Restate the records below word for word, leaving nothing out.

Records provided:
= Beginning of Section =

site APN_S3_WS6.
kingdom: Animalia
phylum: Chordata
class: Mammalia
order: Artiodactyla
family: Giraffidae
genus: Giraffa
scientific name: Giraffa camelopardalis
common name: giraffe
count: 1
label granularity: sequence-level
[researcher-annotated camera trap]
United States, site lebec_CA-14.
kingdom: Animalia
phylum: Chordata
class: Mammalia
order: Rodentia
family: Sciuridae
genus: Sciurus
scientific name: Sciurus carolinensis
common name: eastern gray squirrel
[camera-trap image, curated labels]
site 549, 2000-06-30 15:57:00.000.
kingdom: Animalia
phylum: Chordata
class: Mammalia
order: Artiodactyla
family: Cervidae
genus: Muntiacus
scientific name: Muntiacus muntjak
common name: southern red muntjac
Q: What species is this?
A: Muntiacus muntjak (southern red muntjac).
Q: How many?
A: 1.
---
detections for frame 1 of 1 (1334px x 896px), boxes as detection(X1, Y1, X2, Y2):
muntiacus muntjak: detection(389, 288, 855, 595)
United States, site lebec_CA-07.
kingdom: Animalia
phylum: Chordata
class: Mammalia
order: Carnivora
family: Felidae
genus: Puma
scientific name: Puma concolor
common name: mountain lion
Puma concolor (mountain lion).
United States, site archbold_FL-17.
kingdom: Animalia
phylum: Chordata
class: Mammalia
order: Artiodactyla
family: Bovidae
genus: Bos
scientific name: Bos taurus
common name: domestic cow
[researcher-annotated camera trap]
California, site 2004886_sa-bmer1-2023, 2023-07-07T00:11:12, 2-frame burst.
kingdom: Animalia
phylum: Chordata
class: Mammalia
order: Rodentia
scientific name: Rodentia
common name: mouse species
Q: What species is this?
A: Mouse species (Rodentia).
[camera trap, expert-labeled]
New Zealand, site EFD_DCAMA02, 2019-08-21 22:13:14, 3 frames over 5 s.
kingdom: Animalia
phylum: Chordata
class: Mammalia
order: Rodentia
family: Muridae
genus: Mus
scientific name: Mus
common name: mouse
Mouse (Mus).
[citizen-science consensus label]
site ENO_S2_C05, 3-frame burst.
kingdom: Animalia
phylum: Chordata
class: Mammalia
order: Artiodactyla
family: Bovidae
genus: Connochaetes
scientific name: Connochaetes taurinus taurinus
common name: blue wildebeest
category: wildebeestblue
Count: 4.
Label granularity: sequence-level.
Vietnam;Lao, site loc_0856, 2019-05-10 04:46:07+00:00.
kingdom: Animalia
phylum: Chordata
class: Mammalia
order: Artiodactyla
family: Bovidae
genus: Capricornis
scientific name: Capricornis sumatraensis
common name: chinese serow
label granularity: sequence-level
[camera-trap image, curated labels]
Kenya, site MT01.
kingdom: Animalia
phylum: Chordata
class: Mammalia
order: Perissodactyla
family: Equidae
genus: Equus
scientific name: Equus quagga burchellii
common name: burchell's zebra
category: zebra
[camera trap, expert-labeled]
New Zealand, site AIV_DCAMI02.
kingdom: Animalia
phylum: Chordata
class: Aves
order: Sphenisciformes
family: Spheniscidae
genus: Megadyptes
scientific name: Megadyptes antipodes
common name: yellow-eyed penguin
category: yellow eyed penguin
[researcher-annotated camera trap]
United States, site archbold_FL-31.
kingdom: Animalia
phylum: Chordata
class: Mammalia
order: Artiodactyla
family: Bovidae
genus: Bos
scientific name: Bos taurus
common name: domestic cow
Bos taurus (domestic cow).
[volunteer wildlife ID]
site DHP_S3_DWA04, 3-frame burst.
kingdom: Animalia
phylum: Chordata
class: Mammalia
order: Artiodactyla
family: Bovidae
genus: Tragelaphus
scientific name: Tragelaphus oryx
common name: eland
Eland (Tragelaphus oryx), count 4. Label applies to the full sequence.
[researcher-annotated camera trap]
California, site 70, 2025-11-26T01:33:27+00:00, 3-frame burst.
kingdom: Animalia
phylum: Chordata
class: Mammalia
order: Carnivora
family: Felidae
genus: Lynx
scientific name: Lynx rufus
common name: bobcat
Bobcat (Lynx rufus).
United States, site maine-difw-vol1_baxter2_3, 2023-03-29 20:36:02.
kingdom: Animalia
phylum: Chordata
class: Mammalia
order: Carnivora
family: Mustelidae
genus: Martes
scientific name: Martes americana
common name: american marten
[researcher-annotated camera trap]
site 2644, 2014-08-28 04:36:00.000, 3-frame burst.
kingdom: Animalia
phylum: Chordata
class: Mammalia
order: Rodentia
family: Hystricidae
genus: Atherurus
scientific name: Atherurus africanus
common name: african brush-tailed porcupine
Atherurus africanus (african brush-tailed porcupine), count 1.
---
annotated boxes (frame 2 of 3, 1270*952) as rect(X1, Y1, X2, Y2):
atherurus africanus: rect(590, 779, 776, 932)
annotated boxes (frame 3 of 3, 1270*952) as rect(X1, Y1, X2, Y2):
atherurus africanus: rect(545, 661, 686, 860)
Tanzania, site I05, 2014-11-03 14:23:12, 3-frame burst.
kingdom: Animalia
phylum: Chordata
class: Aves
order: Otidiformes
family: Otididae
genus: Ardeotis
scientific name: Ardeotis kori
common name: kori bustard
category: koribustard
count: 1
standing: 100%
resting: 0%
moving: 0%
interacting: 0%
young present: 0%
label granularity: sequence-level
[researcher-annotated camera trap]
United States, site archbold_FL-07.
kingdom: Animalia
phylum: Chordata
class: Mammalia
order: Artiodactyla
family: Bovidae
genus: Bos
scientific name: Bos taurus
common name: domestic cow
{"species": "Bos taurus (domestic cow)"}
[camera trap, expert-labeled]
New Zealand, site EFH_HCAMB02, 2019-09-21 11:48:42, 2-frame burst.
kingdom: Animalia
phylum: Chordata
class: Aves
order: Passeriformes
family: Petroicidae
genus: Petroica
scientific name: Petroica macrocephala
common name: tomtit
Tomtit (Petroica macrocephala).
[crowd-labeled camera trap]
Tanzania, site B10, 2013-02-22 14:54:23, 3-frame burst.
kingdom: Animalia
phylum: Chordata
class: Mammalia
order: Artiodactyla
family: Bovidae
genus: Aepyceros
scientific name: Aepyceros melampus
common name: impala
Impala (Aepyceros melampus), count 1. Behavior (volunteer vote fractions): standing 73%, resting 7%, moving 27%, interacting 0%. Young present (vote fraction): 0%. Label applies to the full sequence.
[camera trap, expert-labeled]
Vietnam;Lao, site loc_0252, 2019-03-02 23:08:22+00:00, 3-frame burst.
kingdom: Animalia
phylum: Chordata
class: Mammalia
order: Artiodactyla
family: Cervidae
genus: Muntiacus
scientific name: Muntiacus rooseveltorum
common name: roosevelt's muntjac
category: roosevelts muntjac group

= End of Section =

Task result:
site APN_S3_WS6.
kingdom: Animalia
phylum: Chordata
class: Mammalia
order: Artiodactyla
family: Giraffidae
genus: Giraffa
scientific name: Giraffa camelopardalis
common name: giraffe
count: 1
label granularity: sequence-level
[researcher-annotated camera trap]
United States, site lebec_CA-14.
kingdom: Animalia
phylum: Chordata
class: Mammalia
order: Rodentia
family: Sciuridae
genus: Sciurus
scientific name: Sciurus carolinensis
common name: eastern gray squirrel
[camera-trap image, curated labels]
site 549, 2000-06-30 15:57:00.000.
kingdom: Animalia
phylum: Chordata
class: Mammalia
order: Artiodactyla
family: Cervidae
genus: Muntiacus
scientific name: Muntiacus muntjak
common name: southern red muntjac
Q: What species is this?
A: Muntiacus muntjak (southern red muntjac).
Q: How many?
A: 1.
---
detections for frame 1 of 1 (1334px x 896px), boxes as detection(X1, Y1, X2, Y2):
muntiacus muntjak: detection(389, 288, 855, 595)
United States, site lebec_CA-07.
kingdom: Animalia
phylum: Chordata
class: Mammalia
order: Carnivora
family: Felidae
genus: Puma
scientific name: Puma concolor
common name: mountain lion
Puma concolor (mountain lion).
United States, site archbold_FL-17.
kingdom: Animalia
phylum: Chordata
class: Mammalia
order: Artiodactyla
family: Bovidae
genus: Bos
scientific name: Bos taurus
common name: domestic cow
[researcher-annotated camera trap]
California, site 2004886_sa-bmer1-2023, 2023-07-07T00:11:12, 2-frame burst.
kingdom: Animalia
phylum: Chordata
class: Mammalia
order: Rodentia
scientific name: Rodentia
common name: mouse species
Q: What species is this?
A: Mouse species (Rodentia).
[camera trap, expert-labeled]
New Zealand, site EFD_DCAMA02, 2019-08-21 22:13:14, 3 frames over 5 s.
kingdom: Animalia
phylum: Chordata
class: Mammalia
order: Rodentia
family: Muridae
genus: Mus
scientific name: Mus
common name: mouse
Mouse (Mus).
[citizen-science consensus label]
site ENO_S2_C05, 3-frame burst.
kingdom: Animalia
phylum: Chordata
class: Mammalia
order: Artiodactyla
family: Bovidae
genus: Connochaetes
scientific name: Connochaetes taurinus taurinus
common name: blue wildebeest
category: wildebeestblue
Count: 4.
Label granularity: sequence-level.
Vietnam;Lao, site loc_0856, 2019-05-10 04:46:07+00:00.
kingdom: Animalia
phylum: Chordata
class: Mammalia
order: Artiodactyla
family: Bovidae
genus: Capricornis
scientific name: Capricornis sumatraensis
common name: chinese serow
label granularity: sequence-level
[camera-trap image, curated labels]
Kenya, site MT01.
kingdom: Animalia
phylum: Chordata
class: Mammalia
order: Perissodactyla
family: Equidae
genus: Equus
scientific name: Equus quagga burchellii
common name: burchell's zebra
category: zebra
[camera trap, expert-labeled]
New Zealand, site AIV_DCAMI02.
kingdom: Animalia
phylum: Chordata
class: Aves
order: Sphenisciformes
family: Spheniscidae
genus: Megadyptes
scientific name: Megadyptes antipodes
common name: yellow-eyed penguin
category: yellow eyed penguin
[researcher-annotated camera trap]
United States, site archbold_FL-31.
kingdom: Animalia
phylum: Chordata
class: Mammalia
order: Artiodactyla
family: Bovidae
genus: Bos
scientific name: Bos taurus
common name: domestic cow
Bos taurus (domestic cow).
[volunteer wildlife ID]
site DHP_S3_DWA04, 3-frame burst.
kingdom: Animalia
phylum: Chordata
class: Mammalia
order: Artiodactyla
family: Bovidae
genus: Tragelaphus
scientific name: Tragelaphus oryx
common name: eland
Eland (Tragelaphus oryx), count 4. Label applies to the full sequence.
[researcher-annotated camera trap]
California, site 70, 2025-11-26T01:33:27+00:00, 3-frame burst.
kingdom: Animalia
phylum: Chordata
class: Mammalia
order: Carnivora
family: Felidae
genus: Lynx
scientific name: Lynx rufus
common name: bobcat
Bobcat (Lynx rufus).
United States, site maine-difw-vol1_baxter2_3, 2023-03-29 20:36:02.
kingdom: Animalia
phylum: Chordata
class: Mammalia
order: Carnivora
family: Mustelidae
genus: Martes
scientific name: Martes americana
common name: american marten
[researcher-annotated camera trap]
site 2644, 2014-08-28 04:36:00.000, 3-frame burst.
kingdom: Animalia
phylum: Chordata
class: Mammalia
order: Rodentia
family: Hystricidae
genus: Atherurus
scientific name: Atherurus africanus
common name: african brush-tailed porcupine
Atherurus africanus (african brush-tailed porcupine), count 1.
---
annotated boxes (frame 2 of 3, 1270*952) as rect(X1, Y1, X2, Y2):
atherurus africanus: rect(590, 779, 776, 932)
annotated boxes (frame 3 of 3, 1270*952) as rect(X1, Y1, X2, Y2):
atherurus africanus: rect(545, 661, 686, 860)
Tanzania, site I05, 2014-11-03 14:23:12, 3-frame burst.
kingdom: Animalia
phylum: Chordata
class: Aves
order: Otidiformes
family: Otididae
genus: Ardeotis
scientific name: Ardeotis kori
common name: kori bustard
category: koribustard
count: 1
standing: 100%
resting: 0%
moving: 0%
interacting: 0%
young present: 0%
label granularity: sequence-level
[researcher-annotated camera trap]
United States, site archbold_FL-07.
kingdom: Animalia
phylum: Chordata
class: Mammalia
order: Artiodactyla
family: Bovidae
genus: Bos
scientific name: Bos taurus
common name: domestic cow
{"species": "Bos taurus (domestic cow)"}
[camera trap, expert-labeled]
New Zealand, site EFH_HCAMB02, 2019-09-21 11:48:42, 2-frame burst.
kingdom: Animalia
phylum: Chordata
class: Aves
order: Passeriformes
family: Petroicidae
genus: Petroica
scientific name: Petroica macrocephala
common name: tomtit
Tomtit (Petroica macrocephala).
[crowd-labeled camera trap]
Tanzania, site B10, 2013-02-22 14:54:23, 3-frame burst.
kingdom: Animalia
phylum: Chordata
class: Mammalia
order: Artiodactyla
family: Bovidae
genus: Aepyceros
scientific name: Aepyceros melampus
common name: impala
Impala (Aepyceros melampus), count 1. Behavior (volunteer vote fractions): standing 73%, resting 7%, moving 27%, interacting 0%. Young present (vote fraction): 0%. Label applies to the full sequence.
[camera trap, expert-labeled]
Vietnam;Lao, site loc_0252, 2019-03-02 23:08:22+00:00, 3-frame burst.
kingdom: Animalia
phylum: Chordata
class: Mammalia
order: Artiodactyla
family: Cervidae
genus: Muntiacus
scientific name: Muntiacus rooseveltorum
common name: roosevelt's muntjac
category: roosevelts muntjac group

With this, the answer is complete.